Operating revenues touched QR 1.1 billion, down 21% compared to QR 1.4 bn in the same period in 2016. EPS was QR 2.35 for H1, 2017, compared to QR 4.86 for the same period in 2016.
“We are in the midst of an unusually prolonged global downturn across most marine sectors. However, we remain financially strong and will continue to invest prudently for the long term,” said Milaha chairman Sheikh Ali bin Jassim Al Thani.
Milaha president and CEO Abdulrahman Essa Al Mannai stated: “We are actively taking steps to mitigate the impact of the current downturn, from both a cost as well as revenue perspective. In this regard, we see a number of short- and medium-term opportunities to position ourselves more strongly when markets improve.”
Milaha Maritime & Logistics’ net profits fell by QR 46 mn, mainly due to continued pricing pressure in container shipping and lower profits from its ports business.
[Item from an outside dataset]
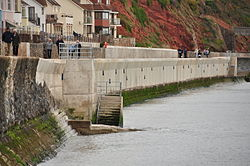 Repaired section of seal wall in Dawlish (7239).jpg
Milaha Gas & Petrochem’s net profit declined by QR 96 mn driven by depressed rates and vessel oversupply that impacted most of the tanker and gas carrier sectors the company operates in, in addition to lower profits from its joint venture operations.
Milaha Offshore’s net profits fell by QR 30 mn (excluding one-time impairments of QR 45 mn), driven mainly by global vessel oversupply which in turn has continued to depress charter rates and utilisation.
Milaha Trading’s net profits declined by QR 1mn due to lower sales volumes of marine fuels and lubricants. Milaha Capital’s net profits declined by QR 68 mn due to lower held for trading investment returns and an available for sale investment impairment from the first quarter of 2017.